Mr. Tasset has long argued that healthcare’s payment evolution follows a predictable path: from fee-for-service to shared savings, to prospective bundles and eventually to guarantees.

“I’ve been saying now for over five years that this journey — how healthcare is consumed and paid for — goes from fee-for-service to shared savings to prospective bundles, but ultimately it ends up with a guarantee,” he said.

However, guarantees often require “the ability to underwrite that risk,” he said, something many ASCs aren’t positioned to do. That’s where NueHealth sees a competitive advantage, and where Mr. Tasset argues the industry still confuses “having an EHR” with being ready to compete on value.

“You can’t ultimately guarantee your product unless you can underwrite it — underwrite that risk,” Mr. Tasset said. “You can’t underwrite that risk without the data to underwrite it, and you can’t collect the data without the technology to collect it. And the typical, traditional PMRs today don’t even come close to enabling you to collect the data so you can underwrite that risk.”

Even robust documentation doesn’t necessarily equal readiness, he added. Paper tracking is “far away” from an EMR, but modern EMRs can still be “so far away from what needs to be done to guarantee your product.”

NueHealth’s technology and business intelligence layer, Mr. Tasset said, is designed to provide real-time visibility into quality, outcomes and cost drivers, which are critical when cost is the denominator in the value equation.
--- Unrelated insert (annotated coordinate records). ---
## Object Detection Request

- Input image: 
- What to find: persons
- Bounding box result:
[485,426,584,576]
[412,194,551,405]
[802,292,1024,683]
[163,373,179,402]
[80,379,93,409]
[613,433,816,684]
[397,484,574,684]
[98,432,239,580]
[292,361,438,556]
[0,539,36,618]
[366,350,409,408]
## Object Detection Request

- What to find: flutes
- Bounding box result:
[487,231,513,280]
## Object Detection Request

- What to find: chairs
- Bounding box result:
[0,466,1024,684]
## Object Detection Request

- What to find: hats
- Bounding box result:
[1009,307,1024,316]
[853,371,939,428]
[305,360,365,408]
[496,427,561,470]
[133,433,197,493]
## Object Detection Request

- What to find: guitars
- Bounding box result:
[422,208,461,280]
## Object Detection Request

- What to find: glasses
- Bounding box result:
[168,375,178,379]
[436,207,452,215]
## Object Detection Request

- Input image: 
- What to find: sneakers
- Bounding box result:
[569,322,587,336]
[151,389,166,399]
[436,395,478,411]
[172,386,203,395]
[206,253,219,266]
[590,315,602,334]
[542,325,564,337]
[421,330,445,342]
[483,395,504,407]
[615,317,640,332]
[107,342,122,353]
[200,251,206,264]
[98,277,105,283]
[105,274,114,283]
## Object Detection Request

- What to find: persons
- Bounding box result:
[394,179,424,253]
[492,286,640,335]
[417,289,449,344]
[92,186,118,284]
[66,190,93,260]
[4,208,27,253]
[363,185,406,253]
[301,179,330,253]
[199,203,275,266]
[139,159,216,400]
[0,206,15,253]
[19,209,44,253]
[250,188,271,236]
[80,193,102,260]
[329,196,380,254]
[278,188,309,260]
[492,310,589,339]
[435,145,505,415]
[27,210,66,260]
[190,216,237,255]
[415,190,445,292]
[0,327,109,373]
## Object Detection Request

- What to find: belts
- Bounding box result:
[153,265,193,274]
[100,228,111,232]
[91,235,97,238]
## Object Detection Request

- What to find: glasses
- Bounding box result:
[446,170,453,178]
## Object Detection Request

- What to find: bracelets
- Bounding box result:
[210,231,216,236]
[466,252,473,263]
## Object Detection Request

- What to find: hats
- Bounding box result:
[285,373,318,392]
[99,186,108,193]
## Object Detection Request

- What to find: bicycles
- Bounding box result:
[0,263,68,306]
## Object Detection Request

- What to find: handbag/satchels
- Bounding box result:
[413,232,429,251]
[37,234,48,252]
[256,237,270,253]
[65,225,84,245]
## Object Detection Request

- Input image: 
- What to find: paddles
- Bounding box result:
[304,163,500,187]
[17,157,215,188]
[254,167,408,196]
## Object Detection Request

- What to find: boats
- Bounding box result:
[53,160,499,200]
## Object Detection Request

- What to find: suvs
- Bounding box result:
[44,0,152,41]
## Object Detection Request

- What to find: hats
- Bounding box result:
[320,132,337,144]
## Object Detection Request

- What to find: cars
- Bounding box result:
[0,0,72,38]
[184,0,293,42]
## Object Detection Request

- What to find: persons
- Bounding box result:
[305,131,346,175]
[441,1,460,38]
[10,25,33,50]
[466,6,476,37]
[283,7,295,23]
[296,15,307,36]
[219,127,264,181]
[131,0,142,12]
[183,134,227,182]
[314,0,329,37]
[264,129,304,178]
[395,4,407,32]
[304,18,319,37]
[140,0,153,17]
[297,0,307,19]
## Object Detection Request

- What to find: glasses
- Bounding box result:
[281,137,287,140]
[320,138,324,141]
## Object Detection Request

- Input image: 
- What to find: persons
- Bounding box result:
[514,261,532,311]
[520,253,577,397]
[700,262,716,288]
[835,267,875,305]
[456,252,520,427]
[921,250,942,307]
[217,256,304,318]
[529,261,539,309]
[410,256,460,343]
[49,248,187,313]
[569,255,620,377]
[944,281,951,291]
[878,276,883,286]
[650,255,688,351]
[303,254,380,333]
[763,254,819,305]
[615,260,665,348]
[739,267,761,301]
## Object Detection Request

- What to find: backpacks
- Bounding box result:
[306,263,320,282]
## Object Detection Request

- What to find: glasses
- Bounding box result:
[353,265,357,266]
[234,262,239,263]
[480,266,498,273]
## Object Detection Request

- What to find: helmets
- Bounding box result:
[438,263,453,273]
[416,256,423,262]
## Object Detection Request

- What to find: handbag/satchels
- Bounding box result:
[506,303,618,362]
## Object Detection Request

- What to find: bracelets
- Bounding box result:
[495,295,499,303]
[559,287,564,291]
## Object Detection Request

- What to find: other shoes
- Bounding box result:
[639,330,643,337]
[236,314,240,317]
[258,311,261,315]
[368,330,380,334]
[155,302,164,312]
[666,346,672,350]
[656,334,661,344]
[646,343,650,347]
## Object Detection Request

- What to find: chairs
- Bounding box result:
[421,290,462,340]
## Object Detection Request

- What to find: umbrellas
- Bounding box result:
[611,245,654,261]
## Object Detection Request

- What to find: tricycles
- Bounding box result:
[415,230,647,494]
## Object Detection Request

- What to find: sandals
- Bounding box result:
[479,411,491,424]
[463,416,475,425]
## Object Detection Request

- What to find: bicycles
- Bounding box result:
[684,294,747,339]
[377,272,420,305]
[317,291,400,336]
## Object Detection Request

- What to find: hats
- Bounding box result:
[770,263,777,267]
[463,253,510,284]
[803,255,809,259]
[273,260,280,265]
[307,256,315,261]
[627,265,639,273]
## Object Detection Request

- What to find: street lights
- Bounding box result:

“It’s real-time visibility into what the quality of care and clinical outcomes look like — complications, cost drivers — because cost is the denominator in the value equation,” he said. “Our technology and business intelligence layer brings that cost-driver information. It gives us the ability for constant improvement, and meaningful real-time reporting to those paying for healthcare — commercial payers, self-funded employers.”

In some cases, he said, that means tracking metrics others aren’t measuring at all.

“We’re measuring things that other people don’t even think about,” Mr. Tasset said.

At its core, NueHealth’s latest deals signal a bet that ASCs and surgeons will soon need to compete on more than convenience and efficiency, and that the winners will be those built to prove value.